Today, San Jose-based Broadcom announced the StrataXGS Tomahawk 5 switch series, which offers 51.2 Tbps Ethernet switching capability in a single, monolithic device — more than double the bandwidth of its contemporaries, the company claims.
“Tomahawk 5 has twice the capacity of Tomahawk 4. As a result, it is one of the world’s fastest switching chips,” said Ram Velaga, senior vice president and general manager of Broadcom’s core switching group. “The newly added specific features and capabilities to optimize performance for AI and ML networks make [the] Tomahawk 5 is twice as fast as the previous version.”
The Tomahawk 5 switch chips are designed to support data centers and HPC environments, to accelerate AI and ML capabilities. The switch chip uses a Broadcom approach known as cognitive routing, which is an advanced shared packet buffering, programmable in-band telemetry, with hardware-based link failover built into the chip.
Cognitive routing optimizes network link usage by automatically selecting the system’s least heavily loaded links for each stream passing through the switch. This is especially important for AI and ML workloads, which often combine high bandwidth short and long streams with low entropy.
“Cognitive routing goes a step further than adaptive routing,” Velaga said. “When you use adaptive routing, you are only aware of data congestion between two points, but you are not aware of the other ends.”
Cognitive routing, he added, can make the system aware of conditions except the next neighbor, rerouting for an optimal path that provides better load balance and avoids congestion.
Tomahawk 5 includes real-time dynamic load balancing, which monitors the use of all links at the switch and downstream in the network to determine the best path for each flow. It also monitors the health of hardware links and automatically diverts traffic away from failed connections.
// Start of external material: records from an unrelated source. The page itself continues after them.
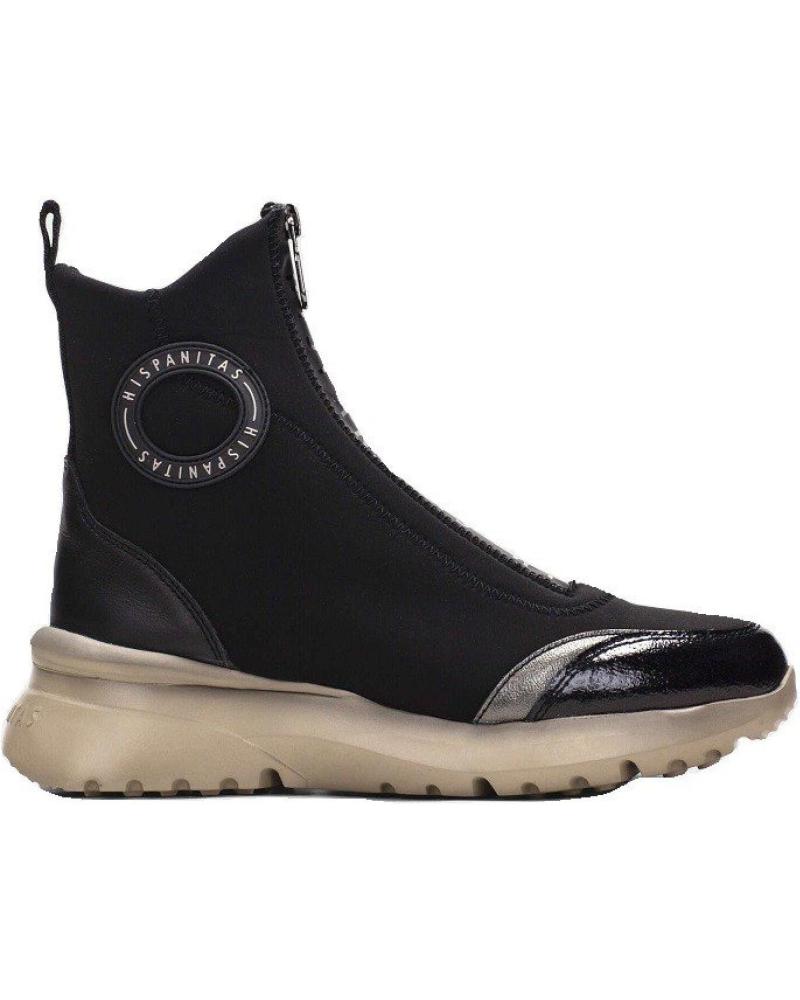Botines de Mujer HISPANITAS RIO-I23 HI233016 NEGRO C009BLACK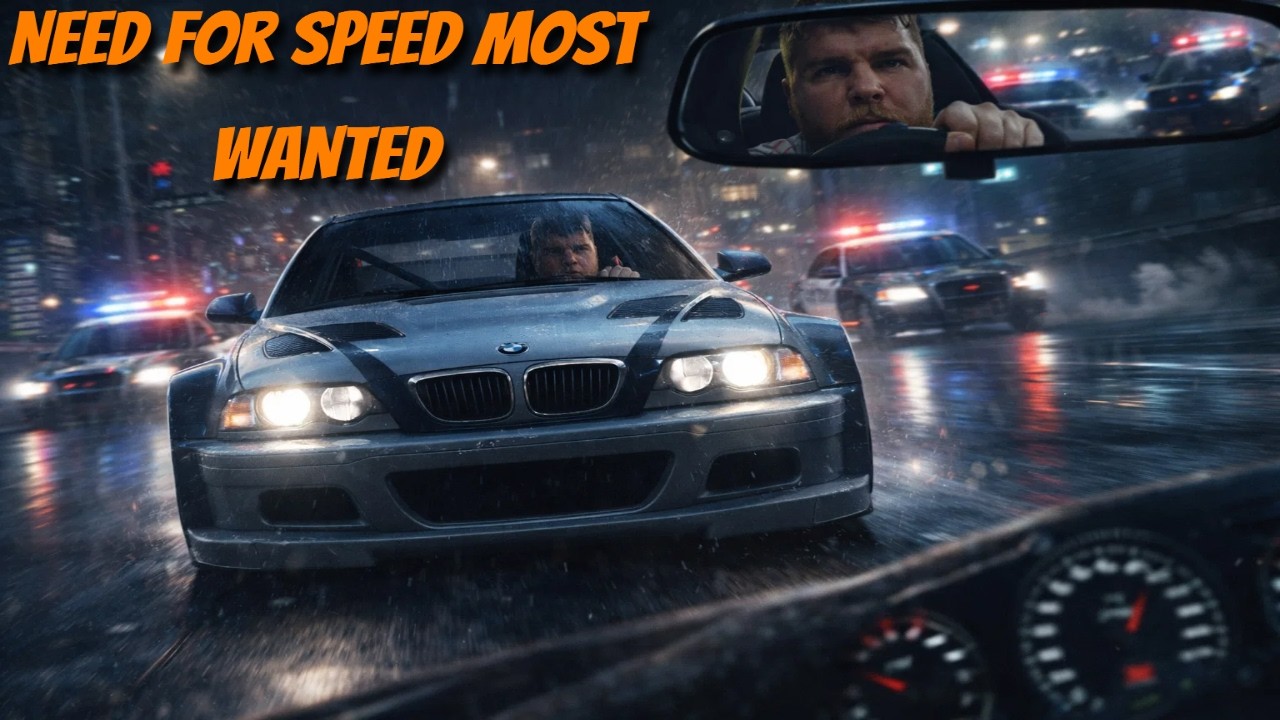 СТРИМ | Need for Speed Most Wanted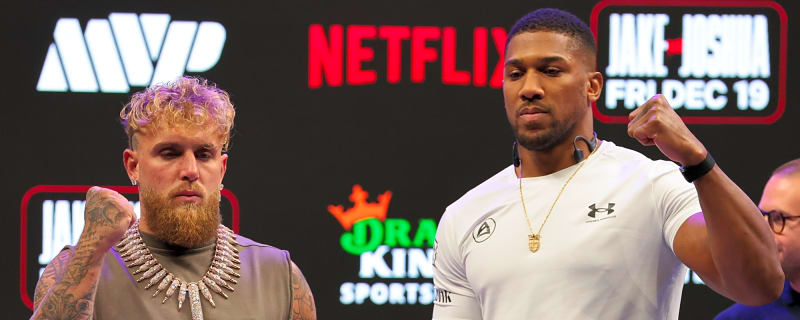 Jake Paul vs Anthony Joshua Was Officially Announced At A Press Conference In Miami
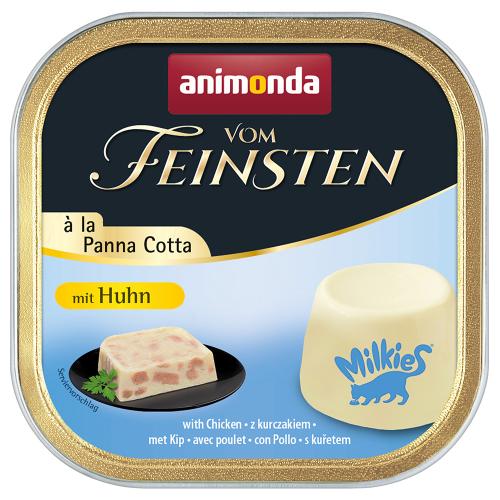 Animonda Vom Feinsten Adult à la Panna Cotta 32 x 100 g - με κοτόπουλο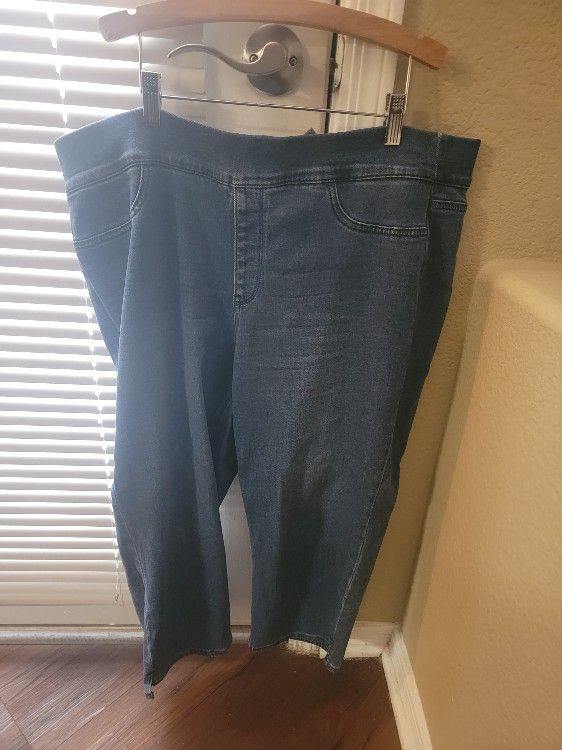 NYDJ  jeans  16 -18 size pull on
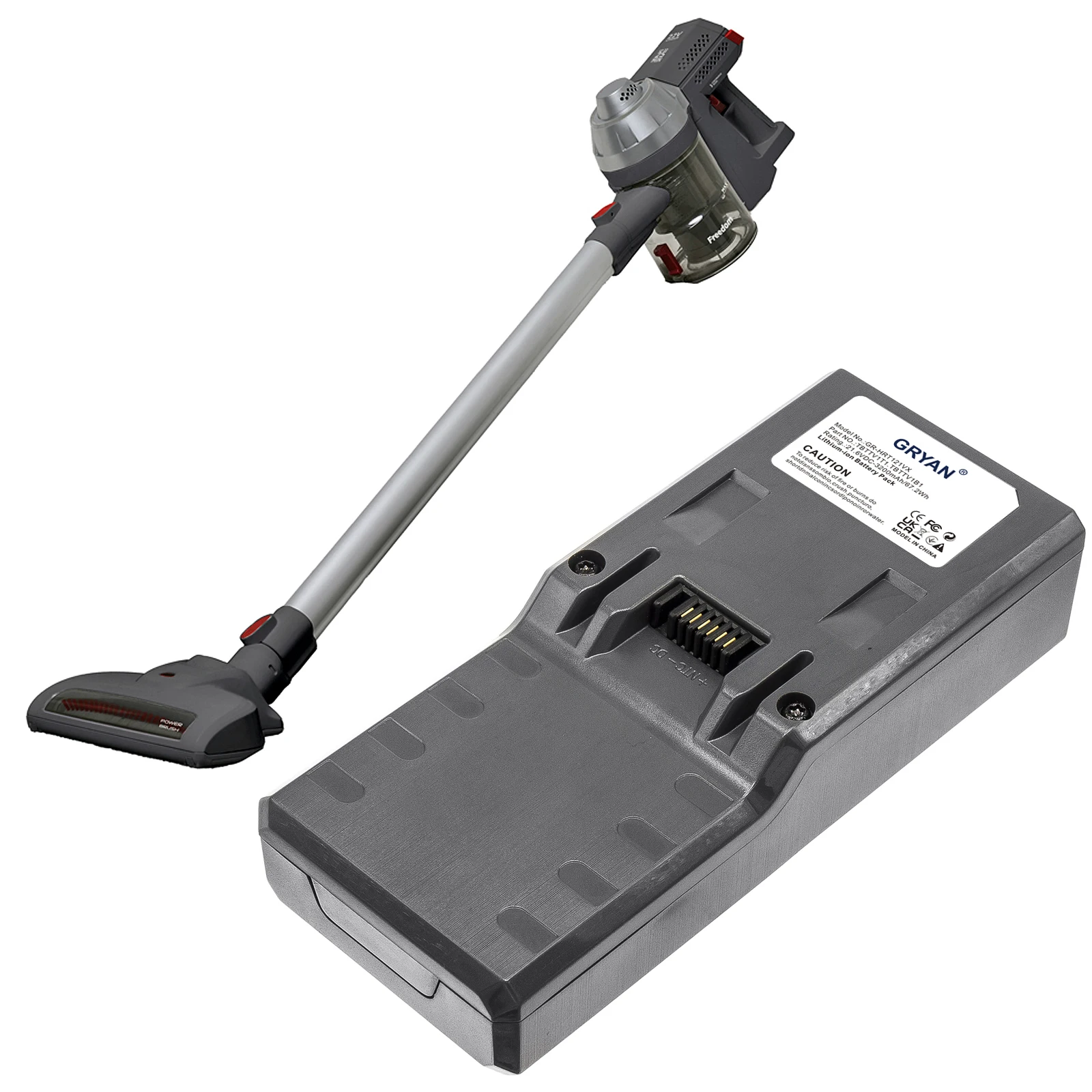 

Vacuum Cleaner Battery 3200mAh/21.6V For Hoover, Freedom FD22,FD22BC011,FD22BCPET00,FD22BR001,FD22BR011,FD22BRPET01139400310
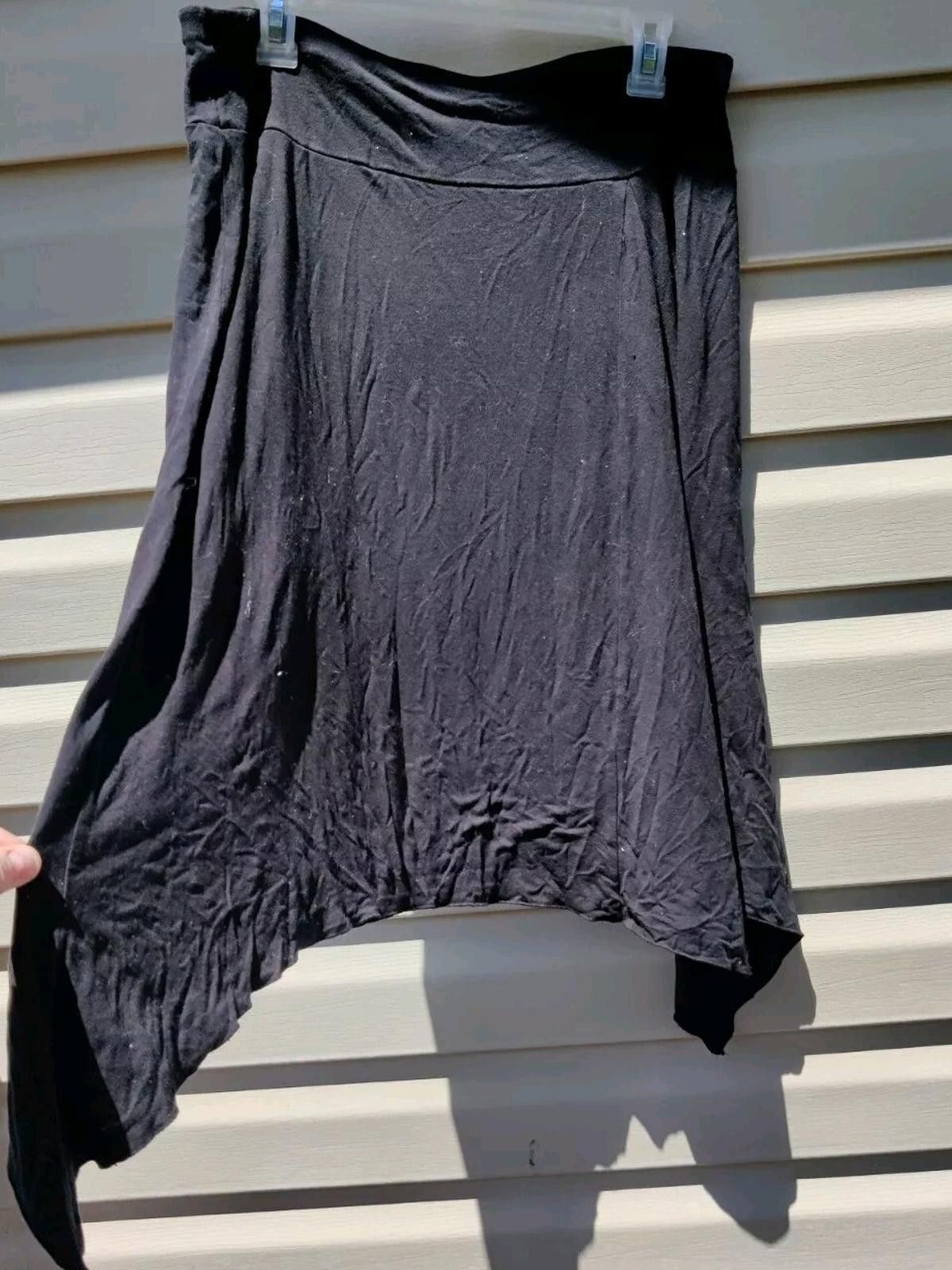 Other New York & Company Stretch Skirt Size M Medium Shark Bite Size 32" / US 10 / IT 46 - 3 Thumbnail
These features improve network utilization and reduce congestion, resulting in shorter job turnaround times.
The Future of Ethernet for AI and ML Infrastructures
Ethernet has the features needed for high-performance AI and ML training clusters: high bandwidth, end-to-end congestion management, load balancing, and fabric management at a lower cost than its contemporaries such as InfiniBand.
It is clear that Ethernet is a robust ecosystem that is constantly evolving at a rapid pace of innovation. “Ethernet is relentless and I would expect it to continue to affect areas like AI/ML,” Craig Matsumoto, senior research analyst at 451 Research, told VentureBeat. “The reward is homogeneity – if I can run any workload on Ethernet, assuming the performance is good enough, I can have one homogeneous network that all workloads can share. It’s simpler and it gives me more redundant paths for forwarding of traffic.”
Broadcom has shown that it will continue to improve its Ethernet switches to keep up with the pace of innovation in the AI and ML industries, and continue to be part of the HPC infrastructure going forward.